Jump Rope for Heart is a program organized and sponsored by the American Heart Association. Money raised through the program funds science and research on heart disease.
“The students know jump-roping is a great way to exercise their heart, but it’s also a community service,” physical education teacher Linda Reque said. “A lot of them have had family members who have had a heart attack or stroke.”
The program is also part of the “Heart Unit” taught by physical education teachers at Burnt Hickory.
Thirty-three percent of men and 36 percent of women in the U.S. were considered obese between the years 2005 and 2008, a sharp increase from only 10 and 15 percent in the 1960-1962 range, according to the American Heart Association.
According to the American Heart Association, 392,210 American males died from cardiovascular disease in 2008 while 419,730 females died from the disease that year, facts from the same study show.

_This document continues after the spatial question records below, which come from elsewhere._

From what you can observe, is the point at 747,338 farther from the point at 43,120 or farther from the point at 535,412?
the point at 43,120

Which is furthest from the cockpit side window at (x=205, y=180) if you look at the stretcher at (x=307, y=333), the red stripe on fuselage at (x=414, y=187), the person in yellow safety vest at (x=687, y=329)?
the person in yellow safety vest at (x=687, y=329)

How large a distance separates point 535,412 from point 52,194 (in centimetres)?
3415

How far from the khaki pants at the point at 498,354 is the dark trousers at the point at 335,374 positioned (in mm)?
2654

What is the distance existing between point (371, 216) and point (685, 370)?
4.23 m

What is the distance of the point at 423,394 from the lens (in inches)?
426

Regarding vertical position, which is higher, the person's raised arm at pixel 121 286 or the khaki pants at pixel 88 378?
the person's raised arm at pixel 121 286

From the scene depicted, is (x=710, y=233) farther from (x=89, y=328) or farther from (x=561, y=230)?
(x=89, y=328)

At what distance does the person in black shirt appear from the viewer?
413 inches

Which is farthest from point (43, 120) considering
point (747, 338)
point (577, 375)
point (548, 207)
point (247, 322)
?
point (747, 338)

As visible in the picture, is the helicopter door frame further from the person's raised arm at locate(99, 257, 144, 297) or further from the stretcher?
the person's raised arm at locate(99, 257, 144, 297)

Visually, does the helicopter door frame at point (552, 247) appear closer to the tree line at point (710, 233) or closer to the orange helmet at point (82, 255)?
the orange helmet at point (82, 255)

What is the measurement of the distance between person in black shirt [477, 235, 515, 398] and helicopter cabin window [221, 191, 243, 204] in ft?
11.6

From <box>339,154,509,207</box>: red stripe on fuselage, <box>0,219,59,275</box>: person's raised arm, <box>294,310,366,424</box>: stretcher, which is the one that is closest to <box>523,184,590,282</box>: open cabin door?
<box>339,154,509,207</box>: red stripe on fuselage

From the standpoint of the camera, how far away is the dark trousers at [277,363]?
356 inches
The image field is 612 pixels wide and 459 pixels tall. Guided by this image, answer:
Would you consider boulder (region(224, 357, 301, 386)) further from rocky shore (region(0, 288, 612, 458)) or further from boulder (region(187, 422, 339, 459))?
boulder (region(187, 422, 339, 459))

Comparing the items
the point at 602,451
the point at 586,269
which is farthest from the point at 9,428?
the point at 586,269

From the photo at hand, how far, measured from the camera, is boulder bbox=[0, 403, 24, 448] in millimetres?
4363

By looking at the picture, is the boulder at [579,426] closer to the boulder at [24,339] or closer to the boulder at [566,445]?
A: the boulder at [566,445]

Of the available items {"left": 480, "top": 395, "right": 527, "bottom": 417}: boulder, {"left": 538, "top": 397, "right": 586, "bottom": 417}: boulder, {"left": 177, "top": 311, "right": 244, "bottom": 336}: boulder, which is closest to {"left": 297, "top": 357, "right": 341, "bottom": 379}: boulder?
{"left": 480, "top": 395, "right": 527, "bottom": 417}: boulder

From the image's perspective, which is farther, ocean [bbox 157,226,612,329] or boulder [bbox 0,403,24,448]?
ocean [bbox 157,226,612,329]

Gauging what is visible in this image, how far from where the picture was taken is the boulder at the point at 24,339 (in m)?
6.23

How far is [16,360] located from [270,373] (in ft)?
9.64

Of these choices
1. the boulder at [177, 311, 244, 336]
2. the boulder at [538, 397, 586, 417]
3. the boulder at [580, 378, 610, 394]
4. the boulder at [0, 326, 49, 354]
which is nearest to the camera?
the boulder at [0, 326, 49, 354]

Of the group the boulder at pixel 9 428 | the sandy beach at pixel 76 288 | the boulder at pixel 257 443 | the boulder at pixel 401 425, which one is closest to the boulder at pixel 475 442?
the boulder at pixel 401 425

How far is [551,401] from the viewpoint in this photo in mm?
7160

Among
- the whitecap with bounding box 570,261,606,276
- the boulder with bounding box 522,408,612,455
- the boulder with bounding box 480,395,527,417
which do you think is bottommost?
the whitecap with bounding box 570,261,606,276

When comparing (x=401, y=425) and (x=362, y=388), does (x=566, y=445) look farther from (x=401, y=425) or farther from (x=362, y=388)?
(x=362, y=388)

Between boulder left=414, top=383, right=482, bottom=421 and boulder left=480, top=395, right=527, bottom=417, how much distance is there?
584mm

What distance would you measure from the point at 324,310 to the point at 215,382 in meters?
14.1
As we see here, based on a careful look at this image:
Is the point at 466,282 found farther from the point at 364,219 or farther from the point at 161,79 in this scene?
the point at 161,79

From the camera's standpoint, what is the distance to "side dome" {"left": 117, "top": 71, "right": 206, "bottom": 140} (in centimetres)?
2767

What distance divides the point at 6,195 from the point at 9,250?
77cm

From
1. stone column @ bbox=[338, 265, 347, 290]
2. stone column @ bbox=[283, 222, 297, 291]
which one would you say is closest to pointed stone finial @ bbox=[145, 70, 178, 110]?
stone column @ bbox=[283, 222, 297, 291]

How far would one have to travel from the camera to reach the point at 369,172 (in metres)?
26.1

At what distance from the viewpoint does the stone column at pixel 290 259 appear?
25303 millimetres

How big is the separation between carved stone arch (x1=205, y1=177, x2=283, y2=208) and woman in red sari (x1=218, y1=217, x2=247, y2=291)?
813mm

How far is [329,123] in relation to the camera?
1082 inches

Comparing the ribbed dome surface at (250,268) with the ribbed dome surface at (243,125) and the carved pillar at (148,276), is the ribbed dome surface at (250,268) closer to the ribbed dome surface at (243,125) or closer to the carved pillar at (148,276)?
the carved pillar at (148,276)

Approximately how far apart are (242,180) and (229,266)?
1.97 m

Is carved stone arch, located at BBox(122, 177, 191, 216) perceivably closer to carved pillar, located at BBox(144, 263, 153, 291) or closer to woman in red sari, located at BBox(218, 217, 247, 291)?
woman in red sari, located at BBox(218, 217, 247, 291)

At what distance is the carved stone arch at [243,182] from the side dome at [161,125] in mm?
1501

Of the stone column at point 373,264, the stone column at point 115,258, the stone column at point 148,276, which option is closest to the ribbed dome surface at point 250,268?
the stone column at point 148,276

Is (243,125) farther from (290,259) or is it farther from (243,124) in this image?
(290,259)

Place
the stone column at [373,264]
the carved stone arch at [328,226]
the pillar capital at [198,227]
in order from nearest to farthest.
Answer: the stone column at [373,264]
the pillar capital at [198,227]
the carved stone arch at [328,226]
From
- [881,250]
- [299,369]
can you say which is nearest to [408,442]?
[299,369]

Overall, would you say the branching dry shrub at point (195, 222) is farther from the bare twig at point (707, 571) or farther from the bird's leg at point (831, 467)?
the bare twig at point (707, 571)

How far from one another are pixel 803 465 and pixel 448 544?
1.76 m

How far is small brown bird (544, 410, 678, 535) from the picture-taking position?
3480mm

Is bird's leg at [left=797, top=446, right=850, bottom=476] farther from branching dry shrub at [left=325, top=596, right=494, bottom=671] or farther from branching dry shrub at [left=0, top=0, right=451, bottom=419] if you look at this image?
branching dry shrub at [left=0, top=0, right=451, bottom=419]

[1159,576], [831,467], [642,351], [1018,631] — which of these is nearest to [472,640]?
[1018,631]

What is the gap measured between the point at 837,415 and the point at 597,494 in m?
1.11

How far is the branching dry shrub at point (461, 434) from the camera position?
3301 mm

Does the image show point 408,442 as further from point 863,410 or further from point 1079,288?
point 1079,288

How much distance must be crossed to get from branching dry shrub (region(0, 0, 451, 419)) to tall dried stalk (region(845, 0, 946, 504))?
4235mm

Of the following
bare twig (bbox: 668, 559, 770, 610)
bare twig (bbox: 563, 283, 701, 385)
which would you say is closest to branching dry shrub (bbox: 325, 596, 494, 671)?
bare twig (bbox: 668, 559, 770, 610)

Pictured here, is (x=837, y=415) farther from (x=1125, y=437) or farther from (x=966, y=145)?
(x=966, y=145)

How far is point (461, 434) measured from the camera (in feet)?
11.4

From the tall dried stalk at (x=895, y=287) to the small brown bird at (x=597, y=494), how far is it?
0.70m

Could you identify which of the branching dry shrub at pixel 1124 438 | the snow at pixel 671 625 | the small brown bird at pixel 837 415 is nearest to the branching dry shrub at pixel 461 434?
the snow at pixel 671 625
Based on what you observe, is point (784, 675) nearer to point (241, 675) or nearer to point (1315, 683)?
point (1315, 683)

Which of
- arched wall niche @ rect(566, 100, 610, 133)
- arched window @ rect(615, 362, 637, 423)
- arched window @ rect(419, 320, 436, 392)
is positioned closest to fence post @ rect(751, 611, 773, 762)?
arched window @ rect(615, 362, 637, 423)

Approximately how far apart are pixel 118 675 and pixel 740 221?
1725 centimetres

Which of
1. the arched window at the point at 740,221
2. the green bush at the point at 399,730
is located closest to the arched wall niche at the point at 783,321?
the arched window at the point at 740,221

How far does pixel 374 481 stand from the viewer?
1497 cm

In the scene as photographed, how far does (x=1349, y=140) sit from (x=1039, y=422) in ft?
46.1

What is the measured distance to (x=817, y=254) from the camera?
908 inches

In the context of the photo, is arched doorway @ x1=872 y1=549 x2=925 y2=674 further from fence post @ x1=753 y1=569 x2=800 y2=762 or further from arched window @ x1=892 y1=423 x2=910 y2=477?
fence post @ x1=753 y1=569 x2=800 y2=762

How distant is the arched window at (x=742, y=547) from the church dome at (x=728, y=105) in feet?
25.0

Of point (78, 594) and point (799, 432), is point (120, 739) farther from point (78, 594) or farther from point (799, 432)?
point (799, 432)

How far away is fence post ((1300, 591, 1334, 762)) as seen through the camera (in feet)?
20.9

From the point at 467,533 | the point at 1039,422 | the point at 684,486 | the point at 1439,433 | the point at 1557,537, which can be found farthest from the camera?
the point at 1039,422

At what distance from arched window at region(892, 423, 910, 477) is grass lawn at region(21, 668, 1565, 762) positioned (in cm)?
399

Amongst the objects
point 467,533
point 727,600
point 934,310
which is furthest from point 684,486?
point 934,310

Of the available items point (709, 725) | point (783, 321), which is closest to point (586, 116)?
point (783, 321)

During the event in February, students jumped rope in groups, though someone had to be jumping the whole time.
Reque said participants did single-jumping and long-jumping, or partner jumping. They stopped about every seven minutes or so to hand out door prizes, as well.
The school’s goal for Jump Rope for Heart was $22,000, which is what it raised last year.
Since the school met its goal, administrators have agreed to be “slimed,” having a gooey substance poured over their head, after the school’s annual Field Days, an end-of-the-year celebration.
The school has been in the top 10 elementary schools in the state for raising money for Jump Rope for Heart for the past two years.
“The school has always done tremendous in Jump Rope for Heart,” Reque said. “It’s the kids — they get out and work hard for it.”